By any measure the New Car Assessment Program (NCAP) has been exceedingly successful.  The program has been copied the world over and has provided necessary safety information to consumers for decades.  NCAP is an invaluable tool in helping to ensure Americans have the information they need in order to purchase safe vehicles that will protect them and their families.  As NHTSA states in the current notice, “[f]rom its inception, NCAP has played a significant role in educating consumers on vehicle safety as a key factor in their vehicle purchasing decisions.”  In addition, the program serves as an important incentive for automakers to place the latest safety technologies into their vehicles.  As such, Advocates firmly supports NCAP and believes it is a crucial resource to reduce the needless deaths and injuries that occur on our Nation’s roads each year.

Advocates also supports updating NCAP to ensure that the program is both keeping pace with the current state of technology as well as maximizing its benefits to safety.  However, as was the case with the 2015 proposal by NHTSA to update the program, we are deeply concerned with the lack of specificity provided in the current notice.  The agency must provide much more detail moving forward on how it plans to revise NCAP so the public can properly review NHTSA’s proposals and provide useful input.  However, let me be clear, Advocates does not believe that an update to NCAP should be further delayed.  In fact, it is long overdue.  Advocates simply urges NHTSA that as it moves forward it does so with the proper level of detail and transparency.

Advocates has always enthusiastically championed technology and for good reason.  It is one of the most effective strategies for reducing deaths and injuries.  NHTSA has estimated that since 1960 more than 600,000 lives have been saved by motor vehicle safety technologies.  NCAP can provide significant safety benefits by harnessing market forces to encourage the early adoption and implementation of new safety technologies.  However, these benefits can be undercut when performance requirements are not established and when safety systems are not considered as part of the star rating which consumers rely on most readily when comparing vehicles.  Therefore, Advocates urges the agency to include currently available technologies that have already been proven to have substantial safety benefits in the rating program.  Research conducted by the Insurance Institute for Highway Safety (IIHS) has demonstrated that current advanced driver assistance systems (ADAS) such as Automatic Emergency Braking (AEB), Lane Departure Warning, Blind Spot Detection and Rear Automatic Braking have safety benefits by reducing crashes.  These technologies should be part of the NCAP rating program to further facilitate their widespread dissemination into new vehicles.  In addition, Advocates concurs with the National Transportation Safety Board’s (NTSB) recent recommendation that pedestrian safety systems including pedestrian collision avoidance systems be included in NCAP.  When considering whether to include a new technology in NCAP, the agency should seek and evaluate research performed by independent researchers such as IIHS as well as the recommendations of the NTSB, the Nation’s premier transportation safety investigator.  This information can be invaluable in determining the effectiveness of new systems and their potential to be included in NCAP.

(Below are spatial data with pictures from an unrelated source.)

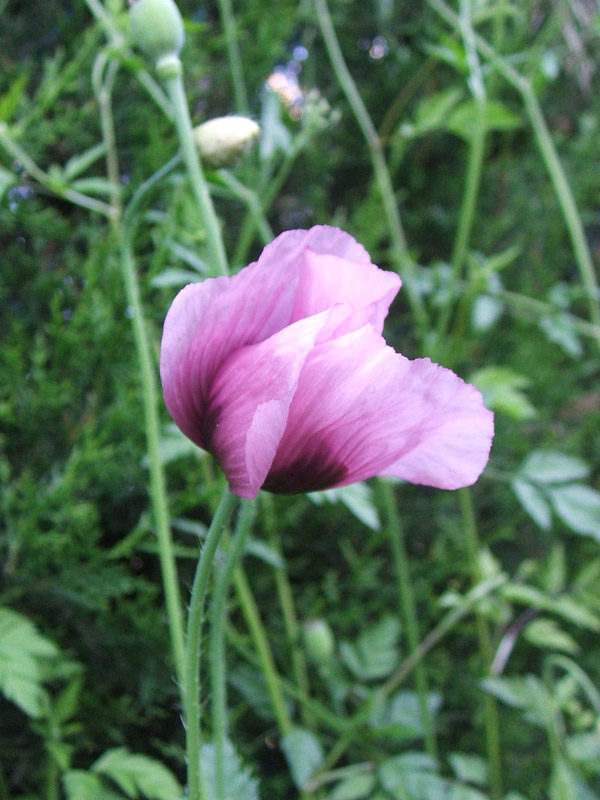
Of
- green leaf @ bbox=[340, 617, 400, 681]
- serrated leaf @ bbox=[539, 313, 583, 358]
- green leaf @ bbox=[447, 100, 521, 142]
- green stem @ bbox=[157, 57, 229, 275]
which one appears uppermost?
green leaf @ bbox=[447, 100, 521, 142]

As NHTSA stated in the notice for this meeting, ADAS are the building blocks for automated vehicles (AV).  While Advocates believes that AV technology has the potential to significantly reduce the deaths and injuries caused by crashes, it is critical that during the next 10 years, as self-driving cars continue to be developed and may be deployed, other safety advances which have already been shown to have proven safety benefits are not ignored or left on the wayside.  While Advocates is optimistic about the potential future safety benefits of driverless car technology in the long term, we do not believe that near-term safety technologies should be abandoned.

In fact, NHTSA is currently in breach of several mandated deadlines set by Congress in the 2012 Moving Ahead for Progress in the 21st Century (MAP-21) Act (Pub. L. 112-141) to issue regulations requiring rear seat belt reminders, updating lower anchorages and tethers for children (LATCH) systems for child occupants and improving occupant protection in motorcoaches.  Rear seat belt reminders are available on a number of vehicles here in the United States and are standard equipment on several models tested by Euro NCAP.  According to NHTSA, nearly half of passenger vehicle occupant fatalities for which restraint use was known were not wearing seat belts.  These systems increase seat belt use and should not only be part of the NCAP rating but should also be standard equipment in all vehicles.

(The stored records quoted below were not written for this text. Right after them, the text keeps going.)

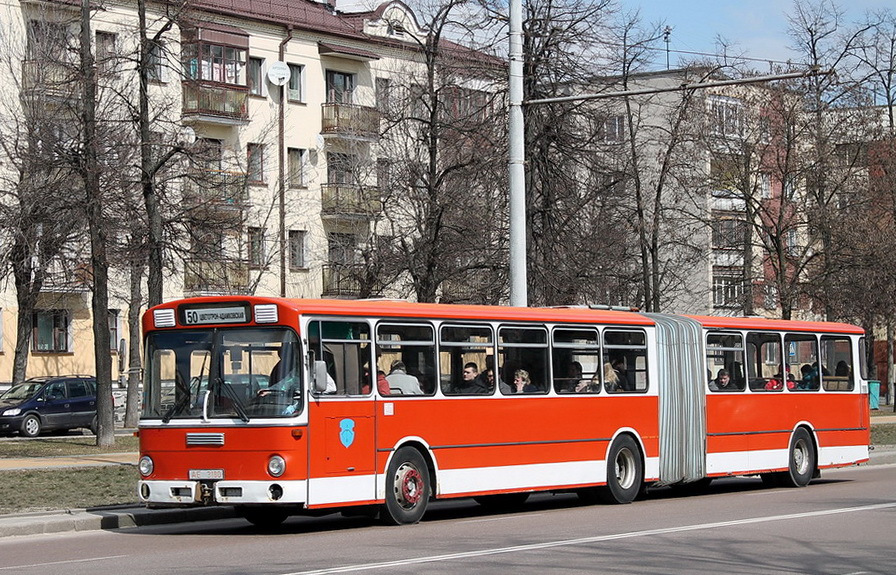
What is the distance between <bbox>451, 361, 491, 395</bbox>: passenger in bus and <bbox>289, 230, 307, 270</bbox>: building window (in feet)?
125

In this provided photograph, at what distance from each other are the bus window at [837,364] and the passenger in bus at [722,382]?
2.81 metres

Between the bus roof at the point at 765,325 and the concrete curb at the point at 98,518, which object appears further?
the bus roof at the point at 765,325

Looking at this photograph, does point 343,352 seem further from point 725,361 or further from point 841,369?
point 841,369

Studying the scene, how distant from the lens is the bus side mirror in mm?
15594

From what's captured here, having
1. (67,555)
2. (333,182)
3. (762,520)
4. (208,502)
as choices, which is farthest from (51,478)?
(333,182)

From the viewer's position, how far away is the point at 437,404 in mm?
17344

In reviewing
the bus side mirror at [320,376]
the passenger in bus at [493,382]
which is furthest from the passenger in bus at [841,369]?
the bus side mirror at [320,376]

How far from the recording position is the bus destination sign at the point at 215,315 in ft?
52.7

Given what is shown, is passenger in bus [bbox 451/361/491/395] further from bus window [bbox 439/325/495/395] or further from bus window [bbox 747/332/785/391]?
bus window [bbox 747/332/785/391]

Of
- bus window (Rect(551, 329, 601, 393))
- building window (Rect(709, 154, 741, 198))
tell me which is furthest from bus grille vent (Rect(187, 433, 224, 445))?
A: building window (Rect(709, 154, 741, 198))

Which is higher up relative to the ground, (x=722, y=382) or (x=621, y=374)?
(x=621, y=374)

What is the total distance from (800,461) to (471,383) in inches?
308

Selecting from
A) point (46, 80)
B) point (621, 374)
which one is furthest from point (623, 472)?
point (46, 80)

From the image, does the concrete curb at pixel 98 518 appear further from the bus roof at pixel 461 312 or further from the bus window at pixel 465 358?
the bus window at pixel 465 358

The agency also has also yet to comply with a mandate included in the Fixing America’s Surface Transportation (FAST) Act (Pub. L. 114-94) that requires crash avoidance technologies such as AEB to be listed on a motor vehicle’s Monroney Label.  In order to abide by this Congressional mandate, NHTSA should require that each and every one of these technologies be prominently and concisely listed on the label.  This approach not only will ensure that a potential buyer is given clear and thorough information, it will also provide the greatest incentive to manufacturers to place these lifesaving systems into new vehicles.  Despite this rulemaking being almost two years overdue, the agency stated in the current notice that implementation of this regulation will be subject to a separate proceeding in the future.  The unconscionable and unnecessary delays in completing these rulemakings which will save lives and prevent serious injuries and were mandated by Congress with bipartisan support are unacceptable.

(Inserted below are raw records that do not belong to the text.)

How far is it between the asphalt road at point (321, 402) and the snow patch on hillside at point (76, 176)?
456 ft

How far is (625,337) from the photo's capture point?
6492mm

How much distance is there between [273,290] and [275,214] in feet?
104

Safety systems that are not required as standard equipment by federal regulation are promoted by vehicle manufacturers as optional equipment, but are often sold bundled together with non-safety features and only in certain vehicle model trim levels.  As such, safety conscious consumers looking to buy a car with certain safety systems often have to pay a steep premium for equipment that could save the life of a passenger, child, bicyclist or pedestrian.  The current practice of bundling identified safety technologies into convenience packages which include non-safety features benefits the manufacturer’s bottom line, but not the wallet of consumers.  It forces consumers either to risk their safety and the safety of others to avoid paying extremely high prices for crucial safety features not yet required by federal safety rules or to purchase non-safety features and equipment they do not want in order to get a desired safety protection feature.  Or, some consumers are simply unable to afford the additional costs and cannot get the benefit of the safety equipment.  Therefore, Advocates has long stood for the democratization of safety through requiring manufacturers to sell as a stand-alone option any safety device, feature or technology that is listed by NHTSA as a recommended safety feature by NCAP.  Any such safety device, feature or technology that is offered on any trim level of a vehicle model must be offered on all trim levels of that vehicle model.

Of the top five manufacturers which comprise nearly 70% of the U.S. vehicle market, three of them apparently only offer AEB as an option and only on a portion of their models.  While the dispersion of this life saving technology into the fleet has shown improvement over the past several years, without regulation, innovation is left to the financial interest of the industry and adoption is often limited to the most expensive vehicle models.  Not only does this limit the number of vehicle users afforded the safety benefits of new technologies, but it also does not provide a minimum standard for performance.  Therefore five different manufacturers can have five different systems, theoretically all called AEB, performing at varied levels of effectiveness, and consumers are left in the dark.  Regulation is the best and swiftest means for ensuring that the consumers who purchase less expensive vehicle models will be afforded the same basic minimum safety benefits that are voluntarily built into more expensive models and that they are protected with a minimum performance level.

NCAP is one of the most critical programs administrated by NHTSA and we look forward to participating further in the agency’s efforts to modernize this essential public safety initiative.  Thank you for the opportunity to provide comments today.